Roma’daki protesto, İtalya genelinde taşımacılık sektöründe, hastanelerde ve okullarda çalışan kamu emekçilerinin 24 saatlik “Kara Cuma” genel grevinden hemen sonra gerçekleşti. Kamu emekçileri, “maaş, sosyal refah, işyerinde temsil, genel haklar” için ve “özelleştirmeye ve liberalleştirmeye karşı, eşitsizliklerin ortadan kaldırılması, sağlık ve iş güvenliği için” iş bırakmışlardı.

Üyeleri arasındaki huzursuzluğu sezen en büyük dört sendika (USI, CUB, SGB, COBAS), işçilerin, “ücretlerde gerçek artışlar, çalışanlara erzak, çalışanların onuruna saygı ve 60 yaşında ya da 35 yıllık primle emeklilik hakkı” taleplerini ileri sürdüler.

Demokratik Parti’nin 2012’de geçirdiği İş Kanunu’ndan beri, kamu emekçileri, gitgide daha ağır koşullarla karşılaşıyorlar. Yerel medya organlarının grev günü röportaj yaptığı yurttaşlar, hizmet kesintilerinden duydukları yılgınlığı ifade ederken bile, büyük bir çoğunlukla grevcileri destekliyorlardı.

Geçtiğimiz ayki protestolar ve grevler, koalisyon hükümeti göçe yönelik baskısını sürdürür ve en son ulusal kemer sıkma bütçesini Avrupa Birliği’nin (AB) onayına sunarken gerçekleşti.

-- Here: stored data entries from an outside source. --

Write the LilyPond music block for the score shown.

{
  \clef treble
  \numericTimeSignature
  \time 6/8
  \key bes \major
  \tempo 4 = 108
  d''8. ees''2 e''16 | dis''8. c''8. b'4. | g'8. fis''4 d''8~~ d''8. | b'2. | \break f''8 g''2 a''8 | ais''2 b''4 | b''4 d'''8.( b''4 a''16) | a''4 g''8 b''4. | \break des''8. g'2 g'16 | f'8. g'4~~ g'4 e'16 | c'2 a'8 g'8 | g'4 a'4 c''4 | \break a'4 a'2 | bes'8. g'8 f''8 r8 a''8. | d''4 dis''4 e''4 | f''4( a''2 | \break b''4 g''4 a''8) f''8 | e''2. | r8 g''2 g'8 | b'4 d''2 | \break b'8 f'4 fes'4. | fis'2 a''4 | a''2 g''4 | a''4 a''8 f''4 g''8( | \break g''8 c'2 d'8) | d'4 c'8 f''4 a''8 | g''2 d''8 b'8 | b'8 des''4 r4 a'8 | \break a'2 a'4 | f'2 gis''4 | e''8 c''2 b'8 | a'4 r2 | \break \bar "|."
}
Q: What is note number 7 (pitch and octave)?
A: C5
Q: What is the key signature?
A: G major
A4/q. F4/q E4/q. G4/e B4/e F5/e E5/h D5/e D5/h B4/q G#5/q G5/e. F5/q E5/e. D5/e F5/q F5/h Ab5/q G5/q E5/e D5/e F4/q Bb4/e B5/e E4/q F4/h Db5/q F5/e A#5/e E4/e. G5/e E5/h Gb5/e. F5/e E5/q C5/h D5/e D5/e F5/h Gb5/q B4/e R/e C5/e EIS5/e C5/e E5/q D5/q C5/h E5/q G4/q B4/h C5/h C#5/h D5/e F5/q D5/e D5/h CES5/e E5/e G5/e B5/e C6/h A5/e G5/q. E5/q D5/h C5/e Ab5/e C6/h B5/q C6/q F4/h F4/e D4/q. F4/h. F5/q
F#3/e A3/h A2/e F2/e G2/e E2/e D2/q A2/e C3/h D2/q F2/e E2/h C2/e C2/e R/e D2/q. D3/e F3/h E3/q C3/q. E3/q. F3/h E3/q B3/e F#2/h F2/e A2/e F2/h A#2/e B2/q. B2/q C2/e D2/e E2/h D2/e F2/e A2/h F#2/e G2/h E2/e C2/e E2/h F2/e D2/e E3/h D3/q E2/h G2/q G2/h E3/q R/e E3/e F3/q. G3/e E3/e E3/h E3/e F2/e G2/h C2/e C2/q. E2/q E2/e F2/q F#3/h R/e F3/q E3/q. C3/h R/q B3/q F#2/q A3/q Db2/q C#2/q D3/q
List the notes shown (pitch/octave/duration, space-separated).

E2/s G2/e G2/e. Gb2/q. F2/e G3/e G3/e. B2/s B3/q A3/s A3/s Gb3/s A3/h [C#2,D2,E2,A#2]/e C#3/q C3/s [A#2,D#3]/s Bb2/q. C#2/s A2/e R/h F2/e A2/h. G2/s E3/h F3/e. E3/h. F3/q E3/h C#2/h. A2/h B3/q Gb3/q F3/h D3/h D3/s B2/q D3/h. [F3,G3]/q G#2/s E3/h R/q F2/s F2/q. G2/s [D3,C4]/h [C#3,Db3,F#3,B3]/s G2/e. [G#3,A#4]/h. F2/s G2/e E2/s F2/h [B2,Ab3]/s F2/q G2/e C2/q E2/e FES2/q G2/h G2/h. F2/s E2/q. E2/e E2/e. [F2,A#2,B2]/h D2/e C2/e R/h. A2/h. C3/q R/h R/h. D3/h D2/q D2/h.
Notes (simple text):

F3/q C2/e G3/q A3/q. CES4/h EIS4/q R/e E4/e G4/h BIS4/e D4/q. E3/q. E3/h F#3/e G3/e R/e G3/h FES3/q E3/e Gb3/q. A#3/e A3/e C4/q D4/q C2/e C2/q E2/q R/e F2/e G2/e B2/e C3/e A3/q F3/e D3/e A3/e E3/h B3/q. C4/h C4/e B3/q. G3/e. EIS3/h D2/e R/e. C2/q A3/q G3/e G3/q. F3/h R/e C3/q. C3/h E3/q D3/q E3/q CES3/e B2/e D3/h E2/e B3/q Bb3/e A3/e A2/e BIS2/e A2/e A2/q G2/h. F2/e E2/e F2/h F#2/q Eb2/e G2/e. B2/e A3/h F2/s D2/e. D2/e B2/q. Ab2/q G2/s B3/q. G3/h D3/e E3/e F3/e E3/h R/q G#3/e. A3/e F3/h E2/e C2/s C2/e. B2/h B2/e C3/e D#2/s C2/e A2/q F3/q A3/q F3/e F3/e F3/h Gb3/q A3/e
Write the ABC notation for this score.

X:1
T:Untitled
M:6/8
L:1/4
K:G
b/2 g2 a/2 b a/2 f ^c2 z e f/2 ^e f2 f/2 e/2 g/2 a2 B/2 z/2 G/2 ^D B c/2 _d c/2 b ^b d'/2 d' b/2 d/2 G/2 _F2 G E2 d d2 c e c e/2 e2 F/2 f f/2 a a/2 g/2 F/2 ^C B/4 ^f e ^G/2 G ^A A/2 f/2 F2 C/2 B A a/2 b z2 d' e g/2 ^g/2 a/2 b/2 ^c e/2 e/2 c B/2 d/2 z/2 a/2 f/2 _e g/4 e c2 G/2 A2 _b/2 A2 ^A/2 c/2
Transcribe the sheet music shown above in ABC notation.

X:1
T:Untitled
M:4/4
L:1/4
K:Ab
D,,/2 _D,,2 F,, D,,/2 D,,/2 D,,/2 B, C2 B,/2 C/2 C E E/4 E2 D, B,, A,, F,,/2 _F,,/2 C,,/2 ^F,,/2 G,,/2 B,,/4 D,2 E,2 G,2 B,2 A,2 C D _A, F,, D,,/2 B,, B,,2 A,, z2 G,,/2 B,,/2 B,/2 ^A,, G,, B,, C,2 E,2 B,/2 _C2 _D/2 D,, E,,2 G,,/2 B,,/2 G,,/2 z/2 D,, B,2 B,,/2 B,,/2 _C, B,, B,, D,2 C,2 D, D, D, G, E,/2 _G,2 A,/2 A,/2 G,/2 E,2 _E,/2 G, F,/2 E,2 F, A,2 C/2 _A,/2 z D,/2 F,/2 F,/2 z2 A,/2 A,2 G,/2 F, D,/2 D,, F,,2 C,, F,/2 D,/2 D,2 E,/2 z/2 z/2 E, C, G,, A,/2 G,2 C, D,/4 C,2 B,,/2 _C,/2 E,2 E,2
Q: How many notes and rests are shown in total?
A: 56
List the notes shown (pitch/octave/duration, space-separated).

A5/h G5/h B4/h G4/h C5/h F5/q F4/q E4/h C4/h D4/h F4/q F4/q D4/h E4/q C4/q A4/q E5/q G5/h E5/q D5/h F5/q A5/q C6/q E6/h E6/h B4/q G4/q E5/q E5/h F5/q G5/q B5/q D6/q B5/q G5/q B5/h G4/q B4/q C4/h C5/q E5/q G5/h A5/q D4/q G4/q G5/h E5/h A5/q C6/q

İtalyanlar arasında göç konusunda yaygın bir kaygı olmakla birlikte, göçmenlerin kötü durumuna yönelik büyük bir duygudaşlık ve göçteki ciddi artışın yurtdışındaki bitmek bilmeyen savaşlardan ve ekonomik yıkımdan kaynaklandığına ilişkin bir kavrayış da söz konusu.

Geçtiğimiz hafta, Roma’da, genç bir kadının iddiaya göre bir grup İtalyan ve göçmen erkek tarafından öldürüldüğü yeri ziyaret eden Lega Partisi önderi Matteo Salvini, bu insani trajediyi göçmenleri daha fazla kötülemek amacıyla kullandığı için onu “çakal” sloganlarıyla yuhalayan yüzlerce protestocuyla karşılaştı.

Ekim ayının başında, güney İtalya’da bulunan Riace’ta, Roma’da ve Milano’da 6.000 dolayında insan, Riace’ın göçmen dostu belediye başkanının gözaltına alınmasını ve koalisyon hükümetinin göçmen karşıtı “faşist” politikalarını protesto etmek için gösteri yaptı. Hükümetin, Riace’taki göçmenlerin İtalya’ya yönelik bir tehdidi temsil ettiği suçlamasının tersine, kasabanın göç politikaları, yaygın biçimde, göçmenlerin toplumla nasıl bütünleştirilebileceğinin bir rol modeli olarak görülüyor.

İtalya hükümeti, yüz binlerce göçmeni topluca sınır dışı etmek için büyük bir polis devleti aygıtı oluştururken, orduya ve polise milyarlarca avro sözü veren en son ulusal bütçe üzerinden daha fazla kemer sıkma ve şirketler için vergi muafiyetleri uyguluyor. Bunlara, İtalya yurttaşları için, onu almaya hak kazanmayı neredeyse olanaksız hale getirecek çok sayıda şartla birlikte getirilen aylık 780 avroluk yetersiz bir “temel gelir” sözü eşlik ediyor.

WSWS, 24 Ekim’de, hem AB yanlısı hem de aşırı sağcı popülist güçler, bir yandan İtalya’da ve dünyada bir piyasa çöküşünü kışkırtabilecek bir mali paniği önlemeye çalışır ve diğer yandan kendi kemer sıkma modellerini uygulama mücadelesi verirken, Avrupa burjuva politikasının zirvelerinde sert bir mücadele yaşandığını belirtmişti. Merkezi sorun, İtalya’da ve Avrupa genelinde kemer sıkmaya karşı işçi mücadelelerini birleştiren, işçi sınıfının bağımsız siyasi perspektifinin geliştirilmesidir.